BCR-ABL induced leukemia in vivo. (a) Schematic of the generation of mice harboring leukemias of defined p53 status; MIG-p210: MSCV-p210-IRES-GFP. (b) Representative microphotographs of blood smears illustrating the resulting pathologies. Most animals develop a CML-like myeloproliferative disease (Left), whereas some have acute leukemias (Right). (c) Latency to leukemia onset after transplantation (day 0) of BCR-ABL-transduced HSCs of these genotypes: p53+/+ (black, n = 28), p53+/− (blue, n = 57), and p53−/− (red, n = 30); P = 0.0008 (p53+/+ vs. p53+/−); P = 0.0005 (p53+/+ vs. p53−/−); P = 0.18 (p53+/− vs. p53−/−). (Inset) PCR to detect loss of heterozygosity in the p53 locus.
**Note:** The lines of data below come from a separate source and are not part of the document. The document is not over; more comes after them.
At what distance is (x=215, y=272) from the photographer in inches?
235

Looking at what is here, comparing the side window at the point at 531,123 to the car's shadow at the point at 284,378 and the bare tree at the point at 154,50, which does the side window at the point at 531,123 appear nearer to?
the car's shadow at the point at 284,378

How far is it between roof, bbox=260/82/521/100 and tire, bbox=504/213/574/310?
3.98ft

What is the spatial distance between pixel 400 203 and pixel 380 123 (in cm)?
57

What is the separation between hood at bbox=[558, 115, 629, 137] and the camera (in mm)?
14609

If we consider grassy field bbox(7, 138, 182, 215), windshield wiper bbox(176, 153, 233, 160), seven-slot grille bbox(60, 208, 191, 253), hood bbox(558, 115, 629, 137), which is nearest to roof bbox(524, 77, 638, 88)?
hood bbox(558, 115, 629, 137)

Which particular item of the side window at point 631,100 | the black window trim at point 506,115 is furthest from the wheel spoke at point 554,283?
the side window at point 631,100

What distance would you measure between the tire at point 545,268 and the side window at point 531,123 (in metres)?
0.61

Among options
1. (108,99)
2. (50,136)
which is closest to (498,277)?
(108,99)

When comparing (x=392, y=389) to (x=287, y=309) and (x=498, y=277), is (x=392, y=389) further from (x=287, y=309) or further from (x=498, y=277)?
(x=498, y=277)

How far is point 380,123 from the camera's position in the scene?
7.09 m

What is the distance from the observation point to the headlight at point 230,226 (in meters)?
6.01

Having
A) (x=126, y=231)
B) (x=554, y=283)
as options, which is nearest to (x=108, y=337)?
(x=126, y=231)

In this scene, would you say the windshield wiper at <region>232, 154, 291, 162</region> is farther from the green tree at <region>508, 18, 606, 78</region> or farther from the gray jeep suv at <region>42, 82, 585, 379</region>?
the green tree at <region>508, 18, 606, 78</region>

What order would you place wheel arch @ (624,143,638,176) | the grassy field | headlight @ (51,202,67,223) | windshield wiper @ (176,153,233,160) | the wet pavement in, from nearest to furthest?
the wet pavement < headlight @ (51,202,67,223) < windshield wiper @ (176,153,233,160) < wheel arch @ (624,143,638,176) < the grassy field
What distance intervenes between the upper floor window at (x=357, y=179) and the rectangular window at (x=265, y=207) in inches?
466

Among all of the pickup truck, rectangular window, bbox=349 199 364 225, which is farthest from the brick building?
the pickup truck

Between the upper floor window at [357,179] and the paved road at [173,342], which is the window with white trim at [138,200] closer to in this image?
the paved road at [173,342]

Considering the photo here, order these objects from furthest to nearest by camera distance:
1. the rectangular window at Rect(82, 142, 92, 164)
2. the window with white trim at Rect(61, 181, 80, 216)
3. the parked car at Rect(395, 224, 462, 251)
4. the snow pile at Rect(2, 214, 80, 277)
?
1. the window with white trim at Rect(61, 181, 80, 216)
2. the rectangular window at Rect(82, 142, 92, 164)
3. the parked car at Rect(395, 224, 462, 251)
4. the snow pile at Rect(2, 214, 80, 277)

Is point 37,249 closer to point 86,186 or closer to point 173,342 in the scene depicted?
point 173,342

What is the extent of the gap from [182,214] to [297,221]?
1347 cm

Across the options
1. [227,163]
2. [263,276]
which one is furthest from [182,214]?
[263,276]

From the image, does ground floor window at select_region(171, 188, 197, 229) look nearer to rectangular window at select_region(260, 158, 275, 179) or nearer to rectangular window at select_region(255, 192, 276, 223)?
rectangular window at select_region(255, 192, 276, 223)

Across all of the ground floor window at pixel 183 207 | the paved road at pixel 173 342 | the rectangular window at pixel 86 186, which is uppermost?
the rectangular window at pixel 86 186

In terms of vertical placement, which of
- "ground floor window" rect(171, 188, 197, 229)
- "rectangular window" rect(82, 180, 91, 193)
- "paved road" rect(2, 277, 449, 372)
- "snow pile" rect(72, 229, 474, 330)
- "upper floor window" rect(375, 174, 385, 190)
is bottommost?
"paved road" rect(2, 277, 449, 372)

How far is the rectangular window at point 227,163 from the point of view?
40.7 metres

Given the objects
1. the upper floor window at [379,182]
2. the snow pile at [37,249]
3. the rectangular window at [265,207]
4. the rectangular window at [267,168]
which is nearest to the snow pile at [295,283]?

N, the knockout allele; W, the wild-type allele. Lane 1, p53+/+ control; lane 2, p53+/− control; lane 3–6, CML samples derived from p53+/− HSCs.
Fig. 4.
Fig. 4.
p53 and targeted therapy in murine CML. (a) Representative immunohistochemical stains to assess p53 expression in the spleens of healthy vs. leukemic mice treated as indicated. (b) Fluorescence imaging of a cohort of p53+/+ and p53−/− leukemia-bearing mice killed at various times after imatinib treatment. Representative examples are shown. (c) Kaplan–Meier plot detailing survival times of leukemic mice grouped by genotype upon imatinib treatment; imatinib was started at the onset of leukemia (day 0), and a green bar indicates the treatment interval. Leukemias are derived from BCR-ABL-transduced p53+/+ HSCs (black, n = 15), p53+/− HSCs (blue, n = 24), or p53−/− (red, n = 10); P = 0.0002 (p53+/+ vs. p53+/−); P < 0.0001 (p53+/+ vs. p53−/−); P = 0.08 (p53+/− vs. p53−/−). (d) Bone marrow lysates of p53+/+ (+) or p53−/− (−) leukemias were prepared from untreated animals (Untr) or at various times after a single treatment with imatinib and subjected to immunoblotting with antibodies against phosphorylated and total p56 (P-p56, p56) and tubulin (tub).